What is your plan at the end? keep, sell to refiner, sell to a private individual, use for yourself in whatever work you do?

if your going to sell to a refiner you might be better off just being a middle man to the items without refining yourself. I mean buy it then sell to refiner. if its coins the refiner can tell what they are with a certain amount of certainty and *might* not charge you an assay on the melt afterwards... (if you melt it they will have to run an assay on it) if it is all sterling you will still need an assay done so it might be worth while to just melt it all into a bar and have them drill it and run an assay on the sample. 

If you refine it yourself unless it is for your own enjoyment the costs can start to add up and at the end you will still have to have an assay done on the bar and depending on what kind of assay or who is doing it the costs of the assay on top of the chemicals you use to refine the silver to pure can eat away at your profit margin compared to just a straight up melt of the sterling and assay without refining yourself.

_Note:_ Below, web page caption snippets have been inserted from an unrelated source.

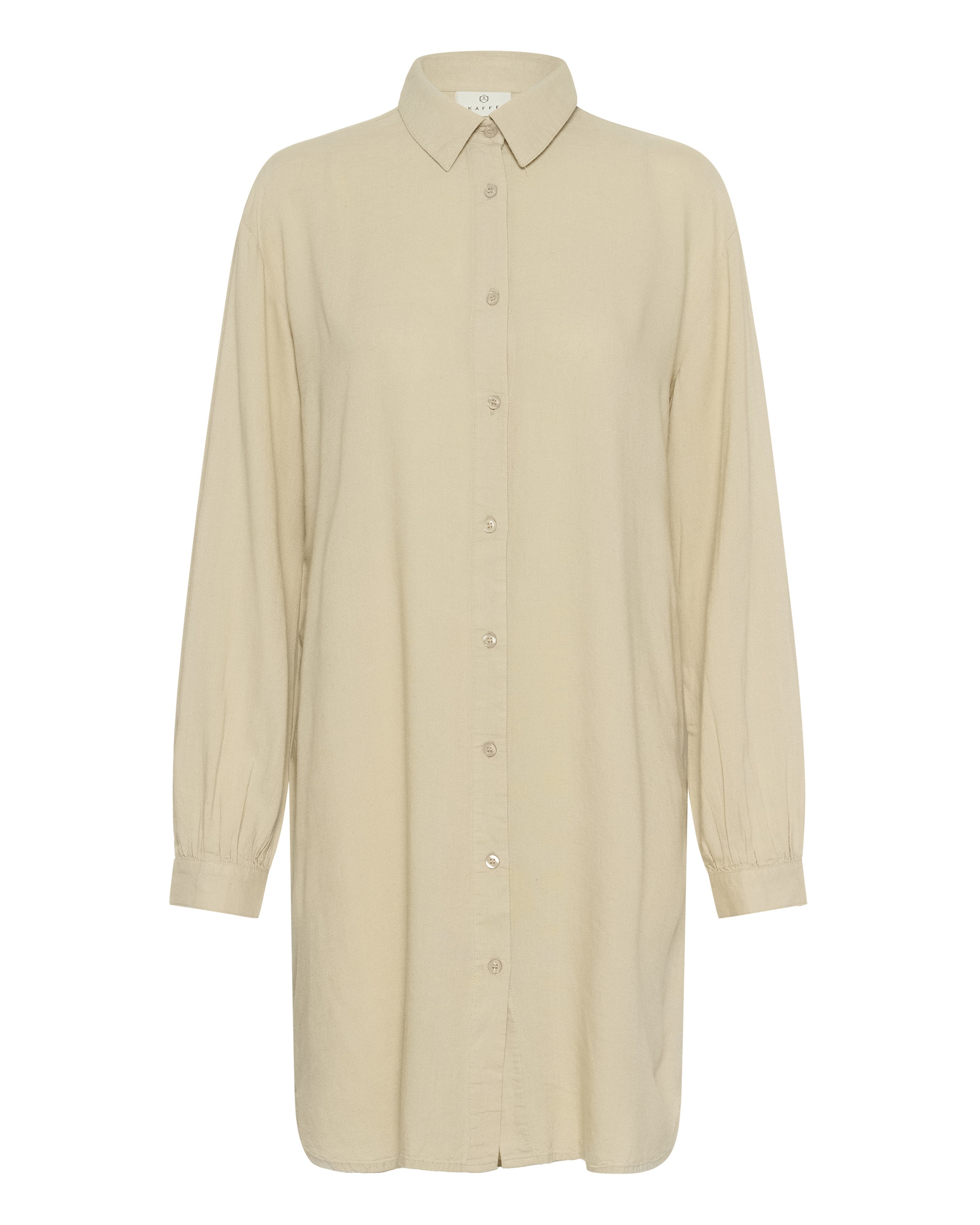 Kaffe Blusekjole 'Milia' i beige: forside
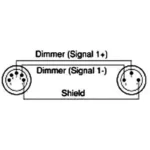 AC-DMXT/5M3F 5pin male/3pin female – Bild 2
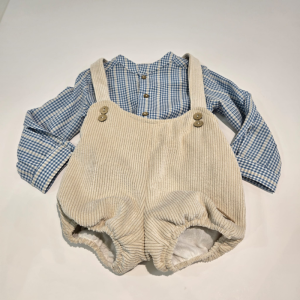 Peto bombacho dos piezas tela niño azul de Martín Aranda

If it were me and I was buying off the general public in a large amount (1kg or more) I would pay about 75% of spot, more if we're dealing with bigger amounts and flip it fast to a refiner without doing any work myself. Less time involved on my end, no chemical costs, no money tied up in solutions etc 

37p x 50% = 18.5p per gram of 0.500 silver actual value -16p you pay means your profit margin is 2.5p at 100% payout of spot on silver (unlikely) without any chemical costs
37px 92.5%= 34.225p per gram of 925 actual value -28p you pay means your profit margin is 6.225p at 100% payout of spot on silver (again unlikely) without any chemical costs 

So just on the numbers alone the sterling your making more money. but still this is without factoring anything else into the equation.